Exploration of Novel Target Awarded AAI Travel Grant

Dr. Tripathi presented work using a mouse model of GvHD to study the effectiveness and mechanism of action of a novel anti-OX40L antibody (αOX40L).

OX40L (TNFSF4) is a member of the tumor necrosis factor (TNF) superfamily which is expressed on a variety of antigen presenting cells. OX40L binds to its cognate receptor (OX40) on activated T cells, promotes the expansion and survival of effector T cells, and is believed to contribute to GvHD pathology.

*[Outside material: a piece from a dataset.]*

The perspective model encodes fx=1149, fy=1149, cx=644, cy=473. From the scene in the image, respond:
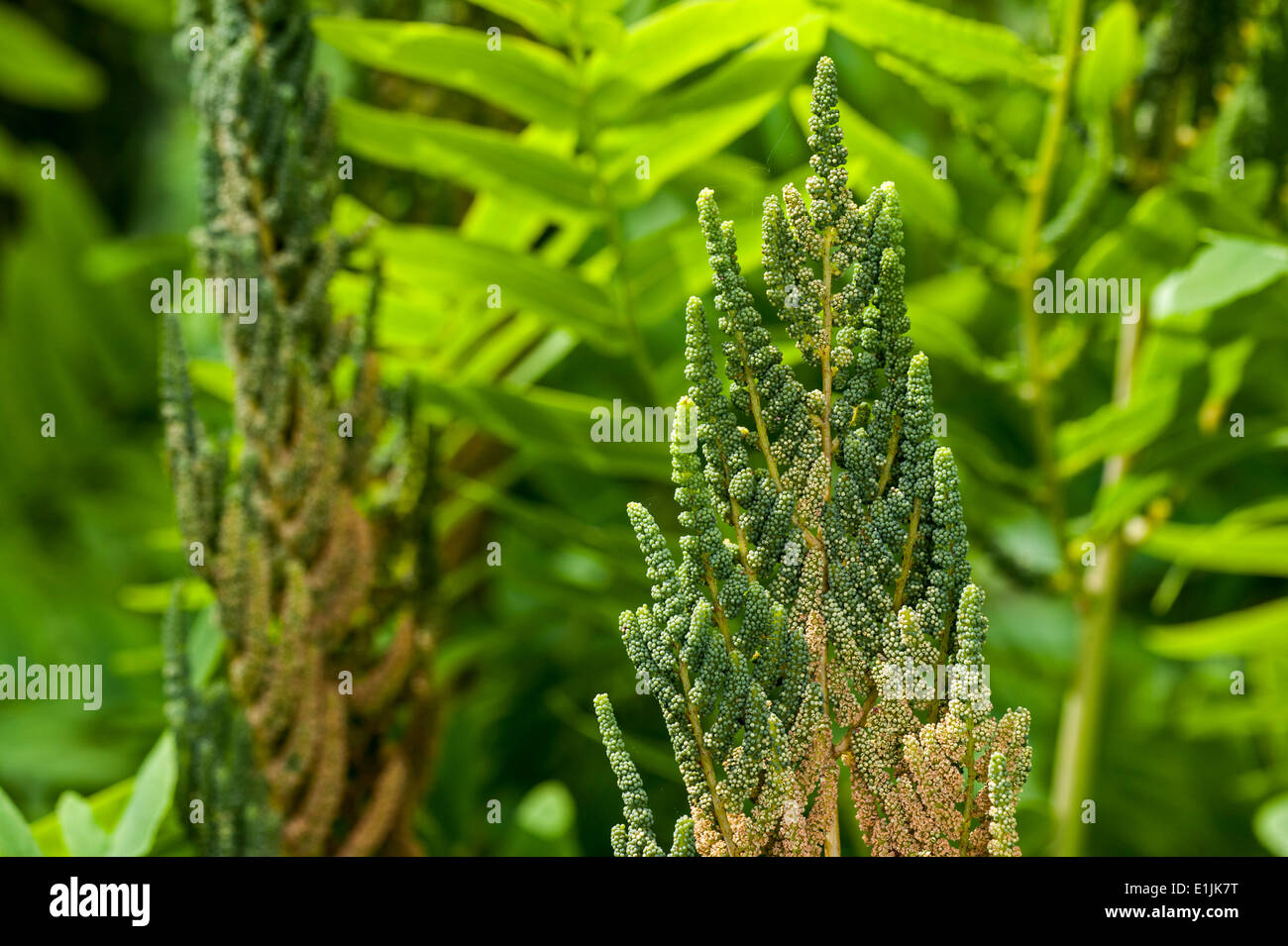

What is Graft vs. Host Disease?

GvHD is a major complication in solid organ and bone marrow transplantation, in which donor immune cells attack the recipient's body and damage numerous organ systems. Severe GvHD typically requires intensive immunosuppression, which may render patients susceptible to fatal infections. Targeting only select proinflammatory molecules involved in GvHD may provide a more effective and safer therapeutic intervention for GvHD.

Modeling Graft-versus-Host in Immunodeficient Mice

Dr. Tripathi modeled GvHD using super immunodeficient NOG mice injected with adult human immune cells (peripheral blood mononuclear cells). These mature immune cells respond to mouse antigens and cause disease resembling GvHD over time. Importantly, since the immune cells driving this disease are human, this model can be used with antibodies directed against human targets.

Dr. Tripathi showed that αOX40L decreased weight loss and mortality when used either prophylactically or following the onset of disease, and that this was associated with an inhibition of CD8+ T cell expansion.

Blocking OX40L was also more effective than targeting either TNF and/or interleukin 21.

Together, Dr. Tripathi's findings show that therapies targeting OX40L may be beneficial in GvHD, and support further clinical development for this strategy.